Excerpt provided:
A top-down view of a large bowl of chopped Greek salad with a smaller serving bowl nearby.

I love how easy this vegetarian salad is to throw together. Just a little chopping, a quick whisk of the dressing, and it’s ready to serve. The combination of juicy tomatoes, crunchy cucumbers, and sweet bell peppers makes every bite satisfying. And let’s not forget the briny kalamata olives and creamy feta—they add so much flavor!

This is one of those dishes that works for any occasion. A perfect side dish for BBQs or potlucks or serve it with grilled chicken and pita bread for complete meal. It’s refreshing, light, and always a hit at the table.

A serving of Greek salad in a small, stacked bowl, filled with chopped cucumbers, cherry tomatoes, red bell peppers, kalamata olives, red onion, crumbled feta, and mint.

If you love fresh salads like this Greek salad recipe, you might also enjoy my Greek Pasta Salad or Tomato Salad. Both are packed with bold flavors and easy to make!

Why you’ll love this recipe

  • A refreshing mix of crunchy vegetables and bold Mediterranean flavors.
  • The simple dressing enhances the ingredients without overpowering them.

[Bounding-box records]
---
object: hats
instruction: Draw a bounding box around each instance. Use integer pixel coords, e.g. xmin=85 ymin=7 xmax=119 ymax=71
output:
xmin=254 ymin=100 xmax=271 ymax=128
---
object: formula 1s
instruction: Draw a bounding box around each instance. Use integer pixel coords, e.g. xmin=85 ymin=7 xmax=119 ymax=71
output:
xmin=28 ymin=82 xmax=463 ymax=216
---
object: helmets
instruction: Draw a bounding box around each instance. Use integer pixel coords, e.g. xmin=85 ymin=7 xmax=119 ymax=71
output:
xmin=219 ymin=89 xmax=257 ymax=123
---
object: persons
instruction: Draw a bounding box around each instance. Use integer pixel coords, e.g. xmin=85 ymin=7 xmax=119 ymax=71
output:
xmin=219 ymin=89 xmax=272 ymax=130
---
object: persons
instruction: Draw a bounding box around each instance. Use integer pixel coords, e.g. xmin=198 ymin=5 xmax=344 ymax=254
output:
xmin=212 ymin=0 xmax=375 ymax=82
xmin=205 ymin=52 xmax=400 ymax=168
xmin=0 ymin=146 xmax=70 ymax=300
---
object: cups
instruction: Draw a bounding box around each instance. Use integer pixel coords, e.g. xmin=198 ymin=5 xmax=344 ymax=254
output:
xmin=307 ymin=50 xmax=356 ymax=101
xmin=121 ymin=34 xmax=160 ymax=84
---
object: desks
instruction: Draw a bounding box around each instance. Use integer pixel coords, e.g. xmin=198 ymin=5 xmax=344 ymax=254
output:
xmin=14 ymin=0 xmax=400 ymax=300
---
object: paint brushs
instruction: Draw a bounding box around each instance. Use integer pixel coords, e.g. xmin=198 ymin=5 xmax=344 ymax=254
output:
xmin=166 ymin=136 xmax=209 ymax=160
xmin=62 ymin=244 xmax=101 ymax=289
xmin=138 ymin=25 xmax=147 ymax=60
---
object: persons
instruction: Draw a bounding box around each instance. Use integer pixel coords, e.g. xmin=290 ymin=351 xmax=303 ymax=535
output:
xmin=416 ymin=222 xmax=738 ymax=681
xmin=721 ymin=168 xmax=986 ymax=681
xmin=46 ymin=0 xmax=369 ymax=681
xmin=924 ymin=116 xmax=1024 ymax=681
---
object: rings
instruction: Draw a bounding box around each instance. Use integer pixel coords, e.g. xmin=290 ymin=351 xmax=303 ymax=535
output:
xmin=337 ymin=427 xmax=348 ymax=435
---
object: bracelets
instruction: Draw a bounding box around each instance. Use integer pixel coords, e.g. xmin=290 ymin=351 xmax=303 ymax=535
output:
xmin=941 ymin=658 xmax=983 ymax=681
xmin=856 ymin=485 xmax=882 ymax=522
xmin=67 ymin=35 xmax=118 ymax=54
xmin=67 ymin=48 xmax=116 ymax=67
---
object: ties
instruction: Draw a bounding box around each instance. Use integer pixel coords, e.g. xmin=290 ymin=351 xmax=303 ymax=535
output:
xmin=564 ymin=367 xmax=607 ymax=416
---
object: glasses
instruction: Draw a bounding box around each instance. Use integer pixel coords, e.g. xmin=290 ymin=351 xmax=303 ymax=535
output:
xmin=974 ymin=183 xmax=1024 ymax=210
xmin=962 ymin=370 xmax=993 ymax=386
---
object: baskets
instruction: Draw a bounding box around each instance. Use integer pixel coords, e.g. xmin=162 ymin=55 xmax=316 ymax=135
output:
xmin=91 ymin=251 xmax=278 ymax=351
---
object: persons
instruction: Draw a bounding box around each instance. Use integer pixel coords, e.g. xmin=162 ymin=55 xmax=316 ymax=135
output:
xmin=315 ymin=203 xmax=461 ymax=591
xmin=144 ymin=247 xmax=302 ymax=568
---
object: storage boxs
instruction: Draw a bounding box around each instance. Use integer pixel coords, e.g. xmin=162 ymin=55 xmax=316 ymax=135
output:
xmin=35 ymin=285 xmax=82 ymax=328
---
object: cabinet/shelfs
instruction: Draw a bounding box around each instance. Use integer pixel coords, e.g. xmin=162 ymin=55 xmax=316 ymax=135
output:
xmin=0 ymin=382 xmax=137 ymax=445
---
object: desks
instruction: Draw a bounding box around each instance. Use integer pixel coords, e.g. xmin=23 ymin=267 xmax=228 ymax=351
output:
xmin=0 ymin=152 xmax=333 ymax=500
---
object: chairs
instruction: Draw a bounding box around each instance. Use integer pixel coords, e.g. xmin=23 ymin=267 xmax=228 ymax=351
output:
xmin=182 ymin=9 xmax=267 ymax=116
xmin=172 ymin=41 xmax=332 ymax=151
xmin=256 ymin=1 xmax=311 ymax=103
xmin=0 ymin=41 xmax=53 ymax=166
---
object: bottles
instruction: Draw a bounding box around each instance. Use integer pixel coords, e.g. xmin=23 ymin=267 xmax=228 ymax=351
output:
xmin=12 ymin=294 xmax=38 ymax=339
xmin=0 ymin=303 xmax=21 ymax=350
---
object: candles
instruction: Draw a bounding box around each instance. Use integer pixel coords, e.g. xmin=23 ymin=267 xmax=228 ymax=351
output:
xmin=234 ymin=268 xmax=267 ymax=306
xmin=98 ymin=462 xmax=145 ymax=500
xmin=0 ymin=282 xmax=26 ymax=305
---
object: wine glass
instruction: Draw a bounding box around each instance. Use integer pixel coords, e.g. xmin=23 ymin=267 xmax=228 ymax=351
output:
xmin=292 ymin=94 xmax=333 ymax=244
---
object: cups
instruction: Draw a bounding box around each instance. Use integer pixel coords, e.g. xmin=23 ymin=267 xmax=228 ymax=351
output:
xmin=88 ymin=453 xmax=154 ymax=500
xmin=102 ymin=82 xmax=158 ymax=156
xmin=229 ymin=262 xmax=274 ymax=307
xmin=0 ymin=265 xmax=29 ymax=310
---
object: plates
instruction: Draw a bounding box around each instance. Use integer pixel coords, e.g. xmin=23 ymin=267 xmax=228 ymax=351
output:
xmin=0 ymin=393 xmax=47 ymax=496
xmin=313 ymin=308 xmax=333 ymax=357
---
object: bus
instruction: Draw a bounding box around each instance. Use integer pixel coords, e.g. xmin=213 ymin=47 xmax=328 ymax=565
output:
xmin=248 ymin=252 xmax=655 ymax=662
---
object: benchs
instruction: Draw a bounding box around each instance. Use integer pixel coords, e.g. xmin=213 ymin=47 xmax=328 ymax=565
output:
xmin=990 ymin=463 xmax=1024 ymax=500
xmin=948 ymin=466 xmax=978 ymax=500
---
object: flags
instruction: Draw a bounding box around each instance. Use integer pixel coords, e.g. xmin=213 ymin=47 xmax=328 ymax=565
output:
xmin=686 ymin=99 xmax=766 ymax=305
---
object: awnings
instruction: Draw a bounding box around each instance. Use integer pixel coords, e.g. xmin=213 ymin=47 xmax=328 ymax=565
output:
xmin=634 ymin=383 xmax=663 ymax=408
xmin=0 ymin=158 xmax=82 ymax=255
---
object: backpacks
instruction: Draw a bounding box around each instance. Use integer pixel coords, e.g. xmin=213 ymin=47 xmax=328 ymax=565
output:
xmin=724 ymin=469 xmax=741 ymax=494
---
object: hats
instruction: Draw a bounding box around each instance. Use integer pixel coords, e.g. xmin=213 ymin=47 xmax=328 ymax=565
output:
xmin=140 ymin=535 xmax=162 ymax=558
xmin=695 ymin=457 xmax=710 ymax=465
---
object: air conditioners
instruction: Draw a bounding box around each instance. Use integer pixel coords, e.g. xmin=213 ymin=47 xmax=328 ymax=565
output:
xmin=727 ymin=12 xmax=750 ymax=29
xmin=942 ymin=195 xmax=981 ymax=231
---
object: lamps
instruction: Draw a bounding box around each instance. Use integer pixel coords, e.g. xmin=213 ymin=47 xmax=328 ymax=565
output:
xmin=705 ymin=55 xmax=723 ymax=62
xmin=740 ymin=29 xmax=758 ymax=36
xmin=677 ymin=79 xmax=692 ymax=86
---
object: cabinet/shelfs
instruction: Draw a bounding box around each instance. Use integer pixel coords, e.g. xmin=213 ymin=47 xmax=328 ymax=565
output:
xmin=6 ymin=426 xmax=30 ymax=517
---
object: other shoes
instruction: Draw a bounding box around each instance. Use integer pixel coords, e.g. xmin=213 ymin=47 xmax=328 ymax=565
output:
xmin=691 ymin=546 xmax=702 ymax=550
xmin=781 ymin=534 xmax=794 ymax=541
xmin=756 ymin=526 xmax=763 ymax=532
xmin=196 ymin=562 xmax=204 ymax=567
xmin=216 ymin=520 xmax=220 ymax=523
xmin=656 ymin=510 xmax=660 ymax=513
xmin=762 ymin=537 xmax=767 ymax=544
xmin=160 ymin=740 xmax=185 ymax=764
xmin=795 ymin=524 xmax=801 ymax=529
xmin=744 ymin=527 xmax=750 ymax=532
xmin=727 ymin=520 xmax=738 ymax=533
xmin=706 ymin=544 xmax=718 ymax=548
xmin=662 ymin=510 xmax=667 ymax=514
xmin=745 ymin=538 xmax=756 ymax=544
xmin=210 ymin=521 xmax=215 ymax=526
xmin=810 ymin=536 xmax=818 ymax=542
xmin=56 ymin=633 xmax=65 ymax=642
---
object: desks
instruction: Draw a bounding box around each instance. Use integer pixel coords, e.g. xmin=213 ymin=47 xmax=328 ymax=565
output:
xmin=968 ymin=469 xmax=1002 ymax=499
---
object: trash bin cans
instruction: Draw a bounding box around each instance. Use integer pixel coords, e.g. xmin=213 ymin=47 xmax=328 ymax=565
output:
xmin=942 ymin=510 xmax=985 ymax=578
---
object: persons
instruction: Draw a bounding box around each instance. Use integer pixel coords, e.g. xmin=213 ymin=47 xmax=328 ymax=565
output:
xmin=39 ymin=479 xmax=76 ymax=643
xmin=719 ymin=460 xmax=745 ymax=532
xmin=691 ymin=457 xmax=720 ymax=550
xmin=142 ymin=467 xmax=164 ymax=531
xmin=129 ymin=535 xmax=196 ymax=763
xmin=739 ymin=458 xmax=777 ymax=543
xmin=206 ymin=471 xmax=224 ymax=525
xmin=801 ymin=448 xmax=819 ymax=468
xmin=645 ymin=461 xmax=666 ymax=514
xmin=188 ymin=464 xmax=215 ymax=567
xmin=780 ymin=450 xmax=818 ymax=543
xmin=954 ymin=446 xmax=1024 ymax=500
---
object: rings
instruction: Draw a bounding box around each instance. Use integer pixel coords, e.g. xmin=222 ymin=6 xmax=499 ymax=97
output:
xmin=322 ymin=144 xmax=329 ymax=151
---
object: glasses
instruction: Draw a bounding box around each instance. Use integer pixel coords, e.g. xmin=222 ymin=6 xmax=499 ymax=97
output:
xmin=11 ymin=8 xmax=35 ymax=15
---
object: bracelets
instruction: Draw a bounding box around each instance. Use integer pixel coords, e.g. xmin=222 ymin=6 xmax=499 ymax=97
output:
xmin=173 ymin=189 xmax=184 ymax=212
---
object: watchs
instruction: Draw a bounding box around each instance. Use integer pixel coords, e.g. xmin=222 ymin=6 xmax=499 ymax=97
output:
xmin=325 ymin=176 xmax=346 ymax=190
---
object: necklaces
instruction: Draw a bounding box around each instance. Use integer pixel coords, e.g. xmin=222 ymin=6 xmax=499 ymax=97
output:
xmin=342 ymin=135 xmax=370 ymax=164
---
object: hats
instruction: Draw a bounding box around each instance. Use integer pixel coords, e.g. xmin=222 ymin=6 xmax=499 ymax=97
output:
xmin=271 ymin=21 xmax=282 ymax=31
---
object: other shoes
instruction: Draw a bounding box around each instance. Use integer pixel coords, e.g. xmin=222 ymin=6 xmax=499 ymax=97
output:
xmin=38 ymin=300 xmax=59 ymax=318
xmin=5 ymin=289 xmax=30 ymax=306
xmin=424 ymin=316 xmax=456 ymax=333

Tasks to carry out:
- a) List every ingredient named in the description of the serving in the small, stacked bowl in the Greek salad excerpt.
- b) Answer these questions from the Greek salad excerpt:
(i) Which vegetable is called crunchy in the paragraph on how easy the salad is to make?
(ii) What two foods are suggested for serving with the salad as a complete meal?
(iii) Which two other recipes are recommended for readers who like this salad?
- c) Write out the stretch of the Greek salad excerpt from "A top-down view" through "feta, and mint.".

Per-task outputs:
- a)
chopped cucumbers
cherry tomatoes
red bell peppers
kalamata olives
red onion
crumbled feta
mint

- b)
(i) Cucumbers
(ii) Grilled chicken and pita bread
(iii) Greek Pasta Salad and Tomato Salad

- c)
A top-down view of a large bowl of chopped Greek salad with a smaller serving bowl nearby.

I love how easy this vegetarian salad is to throw together. Just a little chopping, a quick whisk of the dressing, and it’s ready to serve. The combination of juicy tomatoes, crunchy cucumbers, and sweet bell peppers makes every bite satisfying. And let’s not forget the briny kalamata olives and creamy feta—they add so much flavor!

This is one of those dishes that works for any occasion. A perfect side dish for BBQs or potlucks or serve it with grilled chicken and pita bread for complete meal. It’s refreshing, light, and always a hit at the table.

A serving of Greek salad in a small, stacked bowl, filled with chopped cucumbers, cherry tomatoes, red bell peppers, kalamata olives, red onion, crumbled feta, and mint.